Hayek’s (1999b) second article, ‘Monetary Policy in the United States after the Recovery from the Crisis of 1920’, introduced German readers to new American approaches to the question. The US Federal Reserve had been established in 1913 and already Hayek was raising the question, ‘did the central banking system really offer the best possible remedy for the known weaknesses of the credit organization in the United States?’ (Hayek, 1999b, pp. 145–146). Based upon aggregated data of the sort produced by the institutionalists around Mitchel, it was widely argued that the Fed should make full use of a discretionary monetary policy.
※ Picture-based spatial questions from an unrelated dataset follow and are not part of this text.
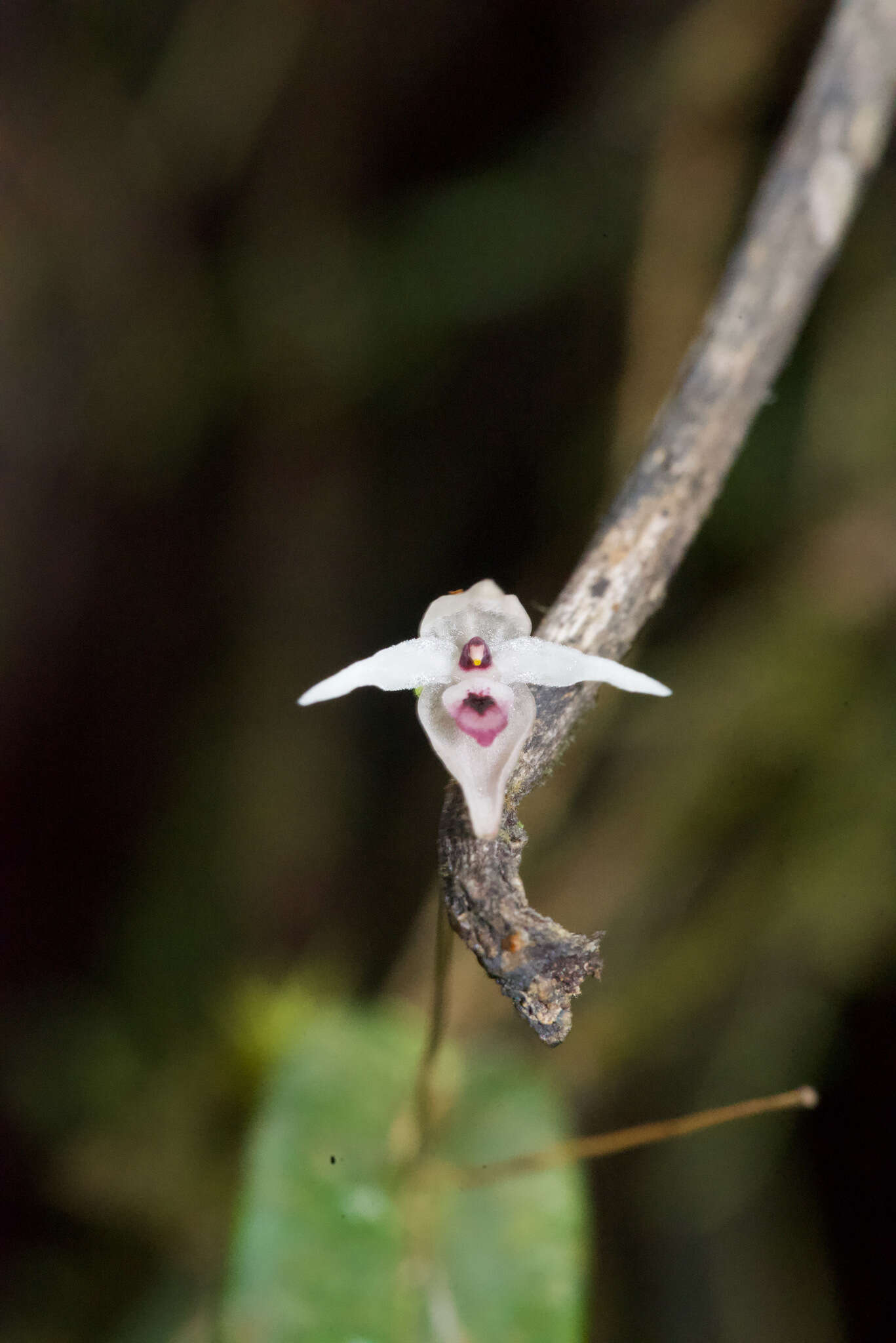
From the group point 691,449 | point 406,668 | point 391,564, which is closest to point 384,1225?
point 406,668

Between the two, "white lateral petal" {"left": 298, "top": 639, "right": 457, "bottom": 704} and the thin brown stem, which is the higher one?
"white lateral petal" {"left": 298, "top": 639, "right": 457, "bottom": 704}

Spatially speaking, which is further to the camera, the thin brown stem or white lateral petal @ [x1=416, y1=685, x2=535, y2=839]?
the thin brown stem

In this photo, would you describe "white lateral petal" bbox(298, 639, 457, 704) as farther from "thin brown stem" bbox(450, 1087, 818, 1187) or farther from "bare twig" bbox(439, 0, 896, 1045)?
"thin brown stem" bbox(450, 1087, 818, 1187)

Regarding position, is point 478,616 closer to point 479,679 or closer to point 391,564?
point 479,679

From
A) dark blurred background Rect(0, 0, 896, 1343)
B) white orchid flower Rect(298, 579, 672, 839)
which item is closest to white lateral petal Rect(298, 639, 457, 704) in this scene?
white orchid flower Rect(298, 579, 672, 839)

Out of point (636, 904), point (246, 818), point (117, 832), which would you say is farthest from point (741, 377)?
point (117, 832)

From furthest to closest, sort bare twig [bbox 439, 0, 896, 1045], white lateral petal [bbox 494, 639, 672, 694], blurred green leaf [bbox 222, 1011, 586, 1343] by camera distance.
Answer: blurred green leaf [bbox 222, 1011, 586, 1343] < white lateral petal [bbox 494, 639, 672, 694] < bare twig [bbox 439, 0, 896, 1045]

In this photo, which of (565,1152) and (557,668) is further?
(565,1152)
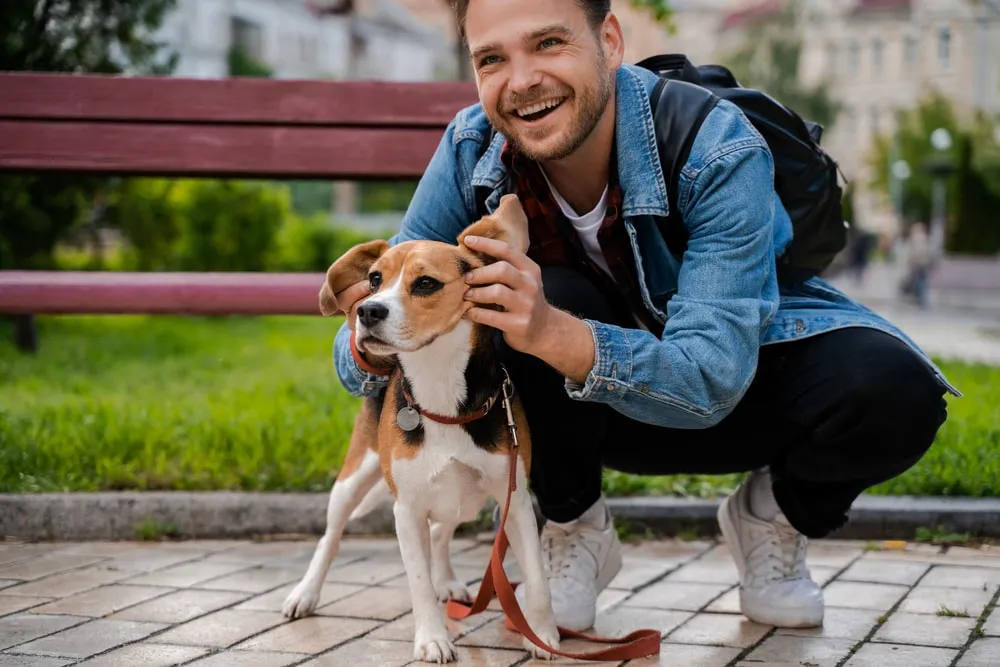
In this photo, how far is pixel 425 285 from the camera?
2.74 metres

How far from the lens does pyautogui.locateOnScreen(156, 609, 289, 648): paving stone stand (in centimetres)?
322

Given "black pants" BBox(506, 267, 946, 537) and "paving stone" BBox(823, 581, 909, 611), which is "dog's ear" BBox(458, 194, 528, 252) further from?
"paving stone" BBox(823, 581, 909, 611)

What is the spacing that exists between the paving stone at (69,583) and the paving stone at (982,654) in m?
2.43

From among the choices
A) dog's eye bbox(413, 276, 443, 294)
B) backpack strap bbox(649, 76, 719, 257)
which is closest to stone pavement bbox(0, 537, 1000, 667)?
dog's eye bbox(413, 276, 443, 294)

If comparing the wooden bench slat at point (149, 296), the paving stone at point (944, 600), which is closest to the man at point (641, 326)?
the paving stone at point (944, 600)

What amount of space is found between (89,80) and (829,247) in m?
3.02

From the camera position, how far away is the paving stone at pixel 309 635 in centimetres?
318

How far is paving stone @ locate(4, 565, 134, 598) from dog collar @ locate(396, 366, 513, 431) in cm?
130

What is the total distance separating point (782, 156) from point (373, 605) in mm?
1677

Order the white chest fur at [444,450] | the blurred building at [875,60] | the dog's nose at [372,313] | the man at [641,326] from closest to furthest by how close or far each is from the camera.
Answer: the dog's nose at [372,313], the man at [641,326], the white chest fur at [444,450], the blurred building at [875,60]

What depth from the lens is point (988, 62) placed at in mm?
58500

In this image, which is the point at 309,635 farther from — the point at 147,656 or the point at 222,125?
the point at 222,125

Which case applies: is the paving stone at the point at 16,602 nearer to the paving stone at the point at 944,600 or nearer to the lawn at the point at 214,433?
the lawn at the point at 214,433

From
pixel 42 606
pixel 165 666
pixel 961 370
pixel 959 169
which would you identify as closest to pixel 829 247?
pixel 165 666
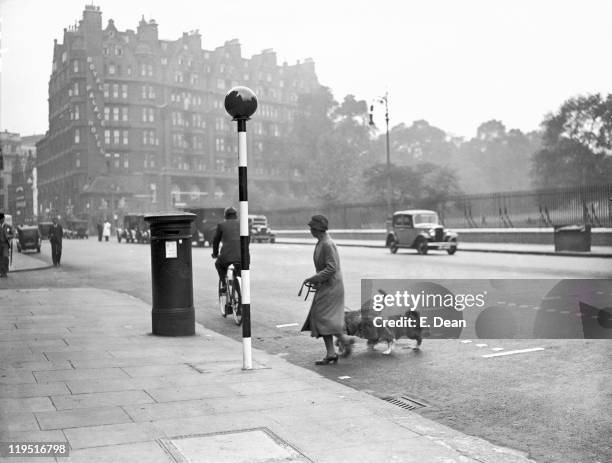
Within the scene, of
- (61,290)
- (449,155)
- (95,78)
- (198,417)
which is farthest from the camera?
(449,155)

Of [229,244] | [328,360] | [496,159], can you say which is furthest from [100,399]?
[496,159]

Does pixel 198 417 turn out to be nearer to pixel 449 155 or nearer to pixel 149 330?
pixel 149 330

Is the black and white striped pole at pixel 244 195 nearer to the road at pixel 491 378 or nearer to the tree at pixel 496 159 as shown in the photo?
the road at pixel 491 378

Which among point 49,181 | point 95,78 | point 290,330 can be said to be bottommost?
point 290,330

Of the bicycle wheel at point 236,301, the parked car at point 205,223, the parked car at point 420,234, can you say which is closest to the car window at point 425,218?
the parked car at point 420,234

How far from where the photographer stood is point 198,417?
16.6 ft

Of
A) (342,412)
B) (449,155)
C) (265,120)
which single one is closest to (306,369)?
(342,412)

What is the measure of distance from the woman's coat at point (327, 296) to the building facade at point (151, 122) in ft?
32.2

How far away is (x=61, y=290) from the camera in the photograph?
1619cm

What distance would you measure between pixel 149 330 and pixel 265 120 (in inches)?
2410

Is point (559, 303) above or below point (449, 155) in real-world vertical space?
below

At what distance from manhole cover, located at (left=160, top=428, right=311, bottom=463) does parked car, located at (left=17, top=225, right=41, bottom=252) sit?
35.0 metres

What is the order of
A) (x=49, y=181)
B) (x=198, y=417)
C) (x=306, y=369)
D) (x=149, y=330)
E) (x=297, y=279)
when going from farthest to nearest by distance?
(x=49, y=181) < (x=297, y=279) < (x=149, y=330) < (x=306, y=369) < (x=198, y=417)

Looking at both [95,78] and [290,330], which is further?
[95,78]
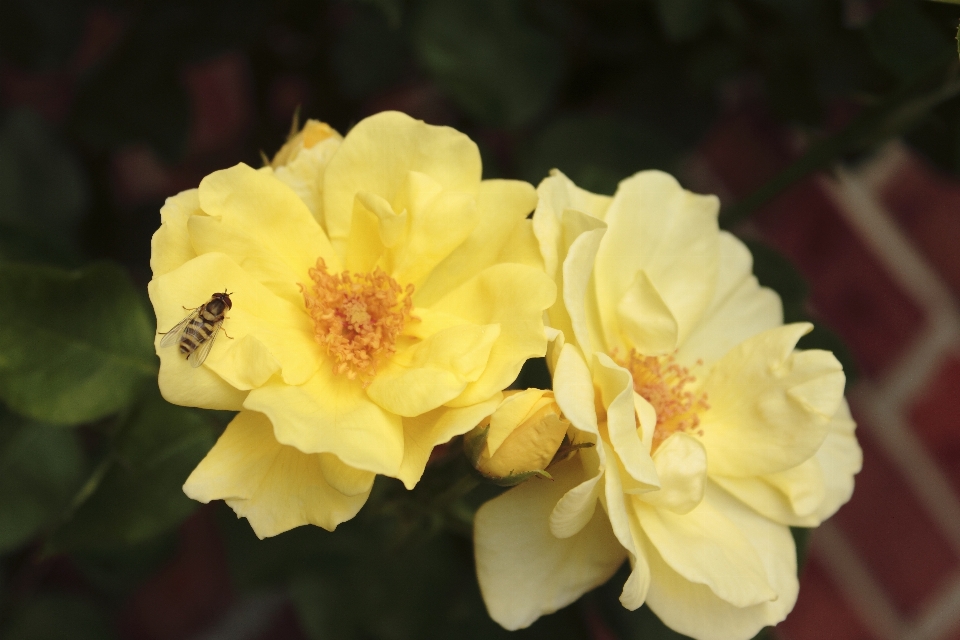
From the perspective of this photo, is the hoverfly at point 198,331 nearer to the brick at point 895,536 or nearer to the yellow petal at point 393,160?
the yellow petal at point 393,160

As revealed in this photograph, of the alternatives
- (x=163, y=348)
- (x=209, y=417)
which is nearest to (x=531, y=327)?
(x=163, y=348)

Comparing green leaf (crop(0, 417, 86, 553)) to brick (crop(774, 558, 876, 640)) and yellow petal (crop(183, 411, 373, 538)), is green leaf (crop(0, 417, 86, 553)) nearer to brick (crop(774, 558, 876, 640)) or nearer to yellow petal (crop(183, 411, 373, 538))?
yellow petal (crop(183, 411, 373, 538))

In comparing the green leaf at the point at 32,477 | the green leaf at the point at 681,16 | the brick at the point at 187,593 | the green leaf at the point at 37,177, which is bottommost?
the brick at the point at 187,593

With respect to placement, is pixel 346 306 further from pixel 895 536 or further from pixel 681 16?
pixel 895 536

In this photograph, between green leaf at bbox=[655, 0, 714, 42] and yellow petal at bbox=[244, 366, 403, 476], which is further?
green leaf at bbox=[655, 0, 714, 42]

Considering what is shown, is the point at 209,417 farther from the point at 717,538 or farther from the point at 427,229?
the point at 717,538

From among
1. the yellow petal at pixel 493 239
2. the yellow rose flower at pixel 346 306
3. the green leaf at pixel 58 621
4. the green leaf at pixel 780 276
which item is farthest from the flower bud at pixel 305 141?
the green leaf at pixel 58 621

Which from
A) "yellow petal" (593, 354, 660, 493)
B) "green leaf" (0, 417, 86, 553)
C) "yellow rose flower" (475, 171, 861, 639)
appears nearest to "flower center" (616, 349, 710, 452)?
"yellow rose flower" (475, 171, 861, 639)
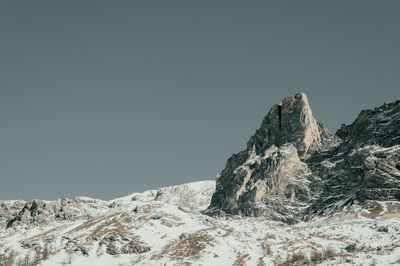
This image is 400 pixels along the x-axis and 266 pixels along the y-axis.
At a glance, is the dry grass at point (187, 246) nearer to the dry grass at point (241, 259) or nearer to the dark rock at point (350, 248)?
the dry grass at point (241, 259)

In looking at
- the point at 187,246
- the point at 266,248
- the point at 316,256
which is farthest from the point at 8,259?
the point at 316,256

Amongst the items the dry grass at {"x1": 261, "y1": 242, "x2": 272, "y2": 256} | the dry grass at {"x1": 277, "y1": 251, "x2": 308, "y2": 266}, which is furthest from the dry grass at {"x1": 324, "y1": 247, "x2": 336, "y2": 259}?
the dry grass at {"x1": 261, "y1": 242, "x2": 272, "y2": 256}

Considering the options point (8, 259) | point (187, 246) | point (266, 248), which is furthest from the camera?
point (8, 259)

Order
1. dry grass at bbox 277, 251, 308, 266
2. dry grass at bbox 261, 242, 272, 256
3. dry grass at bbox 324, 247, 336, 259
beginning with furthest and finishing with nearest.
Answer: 1. dry grass at bbox 261, 242, 272, 256
2. dry grass at bbox 324, 247, 336, 259
3. dry grass at bbox 277, 251, 308, 266

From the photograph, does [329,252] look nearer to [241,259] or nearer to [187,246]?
[241,259]

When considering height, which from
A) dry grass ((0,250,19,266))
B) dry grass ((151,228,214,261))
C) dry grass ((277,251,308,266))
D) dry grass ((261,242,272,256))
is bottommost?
dry grass ((277,251,308,266))

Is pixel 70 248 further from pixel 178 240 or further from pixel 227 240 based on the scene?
pixel 227 240

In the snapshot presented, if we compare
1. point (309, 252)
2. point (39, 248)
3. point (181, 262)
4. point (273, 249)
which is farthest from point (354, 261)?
point (39, 248)

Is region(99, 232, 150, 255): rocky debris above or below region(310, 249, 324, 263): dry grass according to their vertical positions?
above

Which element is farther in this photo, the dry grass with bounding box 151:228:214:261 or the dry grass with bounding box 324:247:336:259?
the dry grass with bounding box 151:228:214:261

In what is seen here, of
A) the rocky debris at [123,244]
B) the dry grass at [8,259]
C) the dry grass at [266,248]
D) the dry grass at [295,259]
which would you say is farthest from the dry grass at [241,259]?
the dry grass at [8,259]

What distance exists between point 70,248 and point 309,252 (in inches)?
3367

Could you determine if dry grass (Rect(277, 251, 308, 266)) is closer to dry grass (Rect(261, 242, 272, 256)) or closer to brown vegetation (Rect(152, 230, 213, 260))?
dry grass (Rect(261, 242, 272, 256))

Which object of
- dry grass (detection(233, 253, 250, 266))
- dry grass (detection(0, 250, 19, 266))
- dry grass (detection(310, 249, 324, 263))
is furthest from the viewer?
dry grass (detection(0, 250, 19, 266))
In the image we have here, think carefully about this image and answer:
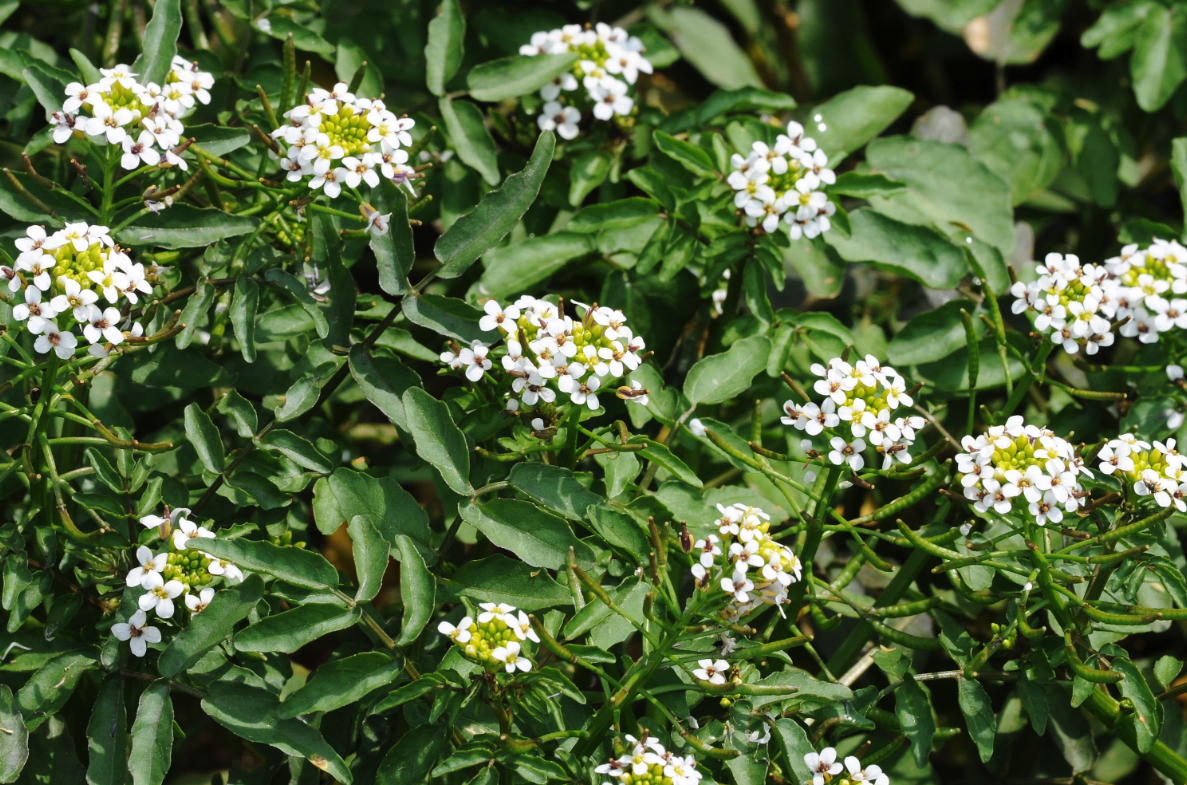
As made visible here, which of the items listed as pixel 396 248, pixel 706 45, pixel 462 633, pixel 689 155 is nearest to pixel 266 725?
pixel 462 633

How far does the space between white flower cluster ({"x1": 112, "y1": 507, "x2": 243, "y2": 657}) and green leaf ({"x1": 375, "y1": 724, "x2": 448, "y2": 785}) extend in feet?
1.40

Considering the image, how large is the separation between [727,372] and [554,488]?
0.54 metres

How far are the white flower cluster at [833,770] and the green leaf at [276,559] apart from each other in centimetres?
92

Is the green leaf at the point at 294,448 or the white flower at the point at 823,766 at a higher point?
the green leaf at the point at 294,448

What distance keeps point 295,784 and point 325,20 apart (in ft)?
6.35

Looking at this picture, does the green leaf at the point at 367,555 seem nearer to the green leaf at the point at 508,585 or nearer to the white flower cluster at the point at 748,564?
the green leaf at the point at 508,585

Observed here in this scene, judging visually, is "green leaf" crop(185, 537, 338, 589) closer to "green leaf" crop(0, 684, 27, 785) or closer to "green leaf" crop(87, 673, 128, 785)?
"green leaf" crop(87, 673, 128, 785)

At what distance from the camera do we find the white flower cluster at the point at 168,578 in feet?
5.76

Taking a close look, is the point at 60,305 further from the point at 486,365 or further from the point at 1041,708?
the point at 1041,708

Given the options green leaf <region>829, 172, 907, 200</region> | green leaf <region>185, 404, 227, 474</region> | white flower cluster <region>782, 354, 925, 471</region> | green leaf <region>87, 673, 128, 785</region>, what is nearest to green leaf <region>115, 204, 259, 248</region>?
green leaf <region>185, 404, 227, 474</region>

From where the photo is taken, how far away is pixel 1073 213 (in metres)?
3.57

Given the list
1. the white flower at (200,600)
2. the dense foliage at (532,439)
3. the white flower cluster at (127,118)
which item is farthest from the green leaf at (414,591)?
the white flower cluster at (127,118)

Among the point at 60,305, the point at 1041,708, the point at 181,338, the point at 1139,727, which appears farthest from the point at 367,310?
the point at 1139,727

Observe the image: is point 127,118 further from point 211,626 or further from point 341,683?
point 341,683
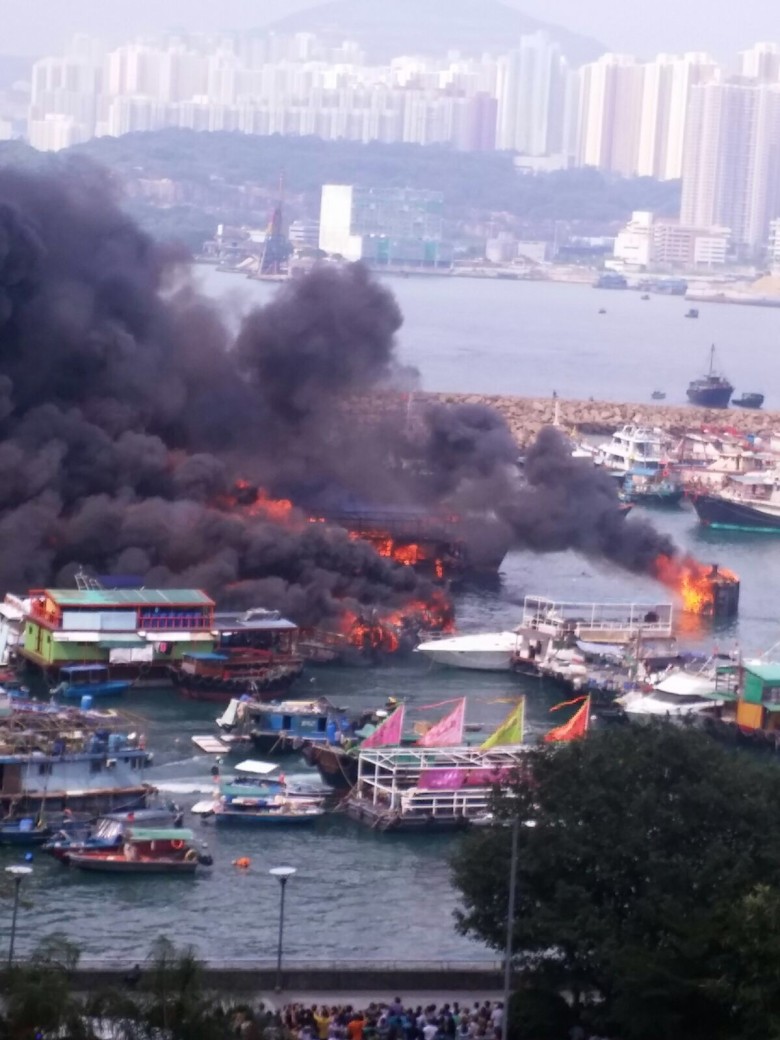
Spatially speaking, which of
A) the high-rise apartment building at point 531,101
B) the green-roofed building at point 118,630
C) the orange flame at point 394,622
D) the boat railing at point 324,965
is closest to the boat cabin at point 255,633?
the green-roofed building at point 118,630

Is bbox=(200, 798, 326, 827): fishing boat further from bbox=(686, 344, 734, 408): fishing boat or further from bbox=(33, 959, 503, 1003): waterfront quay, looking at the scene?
bbox=(686, 344, 734, 408): fishing boat

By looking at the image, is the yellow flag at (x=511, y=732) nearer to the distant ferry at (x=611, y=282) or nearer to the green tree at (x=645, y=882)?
the green tree at (x=645, y=882)

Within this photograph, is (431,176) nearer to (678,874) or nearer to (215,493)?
(215,493)

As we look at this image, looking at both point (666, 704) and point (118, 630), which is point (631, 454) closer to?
point (118, 630)

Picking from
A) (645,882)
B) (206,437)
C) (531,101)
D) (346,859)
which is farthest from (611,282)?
(645,882)

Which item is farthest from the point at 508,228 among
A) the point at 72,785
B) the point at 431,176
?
the point at 72,785

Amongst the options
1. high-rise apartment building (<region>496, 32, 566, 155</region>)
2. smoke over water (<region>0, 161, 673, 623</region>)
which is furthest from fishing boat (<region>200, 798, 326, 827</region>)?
high-rise apartment building (<region>496, 32, 566, 155</region>)

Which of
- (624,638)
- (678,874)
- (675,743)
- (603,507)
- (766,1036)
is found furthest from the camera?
(603,507)
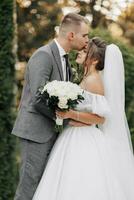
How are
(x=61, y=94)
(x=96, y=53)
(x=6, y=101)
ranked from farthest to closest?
1. (x=6, y=101)
2. (x=96, y=53)
3. (x=61, y=94)

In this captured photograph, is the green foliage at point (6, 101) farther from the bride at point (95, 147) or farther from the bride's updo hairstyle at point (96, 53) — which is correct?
the bride's updo hairstyle at point (96, 53)

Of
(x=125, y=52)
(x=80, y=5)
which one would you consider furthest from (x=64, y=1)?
(x=125, y=52)

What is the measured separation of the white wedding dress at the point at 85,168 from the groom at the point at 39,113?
0.11 m

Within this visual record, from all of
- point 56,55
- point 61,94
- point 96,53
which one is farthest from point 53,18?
point 61,94

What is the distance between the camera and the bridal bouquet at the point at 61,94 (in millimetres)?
6094

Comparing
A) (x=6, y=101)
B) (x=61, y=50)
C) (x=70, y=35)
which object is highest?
(x=70, y=35)

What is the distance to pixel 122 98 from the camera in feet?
22.4

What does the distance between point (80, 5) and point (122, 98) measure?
1452 cm

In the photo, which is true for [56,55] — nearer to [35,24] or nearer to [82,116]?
[82,116]

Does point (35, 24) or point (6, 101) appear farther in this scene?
point (35, 24)

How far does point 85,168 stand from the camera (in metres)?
6.47

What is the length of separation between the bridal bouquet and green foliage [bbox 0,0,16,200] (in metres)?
2.87

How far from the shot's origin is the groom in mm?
6349

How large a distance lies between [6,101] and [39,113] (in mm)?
2667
As Bruce Caldwell has explained, ‘If the price level (as measured by some statistically constructed index number) rose beyond a certain point, the Fed banks would follow restrictive policy in order to slow economic activity. If it fell they would do the reverse’ (Caldwell, 2004, p. 152). In his 1928 article, ‘Intertemporal Price Equilibrium and Movements in the Value of Money’, Hayek built upon his earlier objections to such ambitions and sought to ‘provide a theoretical argument against a monetary policy of stabilisation’ (Kresge, 1999, p. 30). This article also led him to consider the now largely forgotten work of William Trufant Foster and Waddill Catchings who advocated the concept of underconsumption. Hayek’s critique of their work in ‘The Paradox of Saving’ foreshadowed his later criticisms of Keynes (Hayek, 1995a, p. 74–120). In the article, he emphasised the way in which the general price level lags behind the overall cycle, rendering it an ‘unhelpful, potentially destabilising, guide to monetary policy’ (Caldwell, 2004, p. 152; Arena, 2002).3 Hayek’s American doctorate was never completed, but the question of whether prices should be stabilised by means of government and central bank measures to alter domestic monetary arrangements was one that occupied him for the rest of his life. By the end of the 1920s, therefore, Hayek had developed the fundamentals of an economic theory that stressed that it was the self-correcting tendencies of the market that must be relied upon and warned against government intervention.